The IRS did not indicate when guidance will be issued on which taxpayers will be eligible to use the final version of Form 15307. Affected taxpayers may send their comments on draft Form 15307 to through June 3, 2022.

OECD Pillar Two Implementation Process Grinds Forward as Administration Embraces Project in Greenbook

Layla Asali, Rocco Femia, Loren Ponds, and Marissa Lee*

On March 14, the Organisation for Economic Cooperation and Development (OECD) issued Commentary and Illustrative Examples related to the Pillar Two global minimum tax Model Rules. The Model Rules, published in December 2021, provide for a system of top-up taxes designed to ensure that multinational enterprises (MNEs) with consolidated annual revenues above €750 million pay a minimum level of tax on income earned in each country in which they operate. The Commentary includes an introduction that emphasizes the need for coordination and consistency, then follows the chapter structure of the Model Rules, providing technical guidance on rule scope and order, computation of income or loss, adjusted covered taxes, effective tax rate, top-up tax, and administration and transition rules.

On the same date, the OECD also announced a public consultation with respect to the Implementation Framework intended to address administrative, compliance, and coordination issues related to the top-up tax rules. The OECD is accepting comments by April 11, 2022 and plans to hold a virtual public consultation at the end of April.

The lengthy and technically complex Commentary highlights the challenges of the global minimum tax rules and the resources that will be required of in-scope MNEs and tax authorities to understand, administer, and comply with these new rules when they take effect. The current consultation will be important to framing and addressing implementation issues, many of which stem from policy decisions that the participating countries seem reluctant to revisit. The timing of any new rules is uncertain. For example, a proposal for a one-year delay of the implementation timeline has emerged in negotiations among EU member states and relevant U.S. legislative developments may or may not occur within the current timeline.

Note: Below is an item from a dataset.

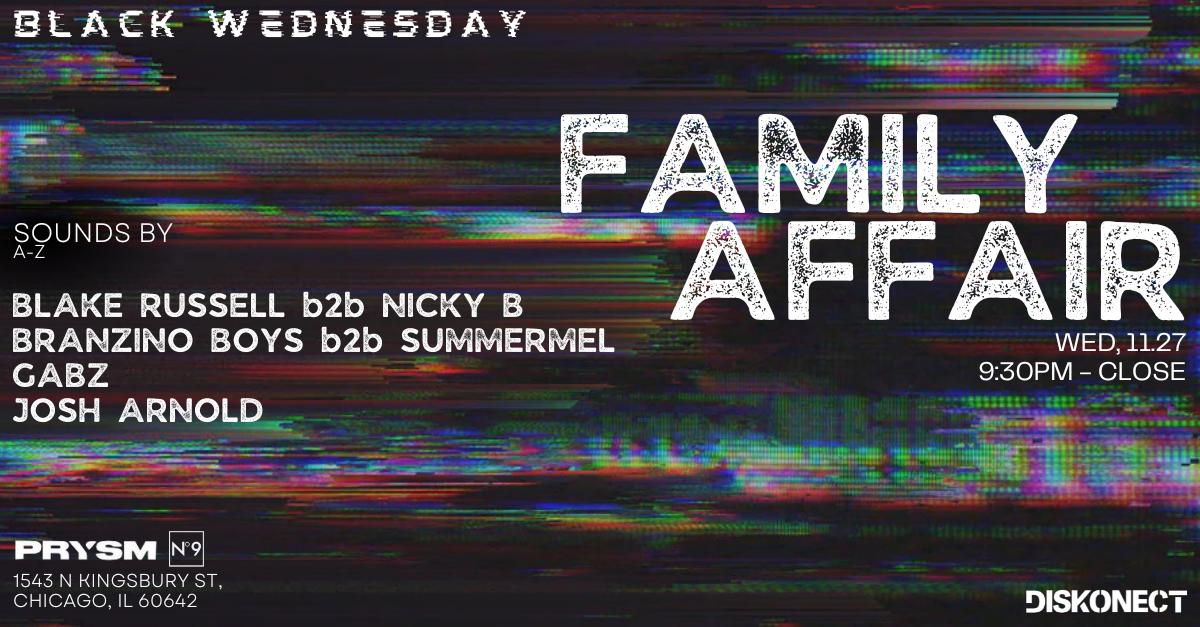 Black Wednesday Family Affair (At N°9)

A major outstanding issue for U.S. MNEs is how the U.S. global intangible low-taxed income (GILTI) regime, either in its current form or as modified by pending legislation, will co-exist with the global minimum tax rules. In addition, the Biden Administration has proposed replacing the base erosion and anti-abuse tax (BEAT) with an undertaxed profits rule (UTPR) and domestic minimum tax as part of its FY 2023 revenue proposals. In-scope MNEs should continue to evaluate the potential impact of these developments and consider engaging with policymakers as the work moves forward.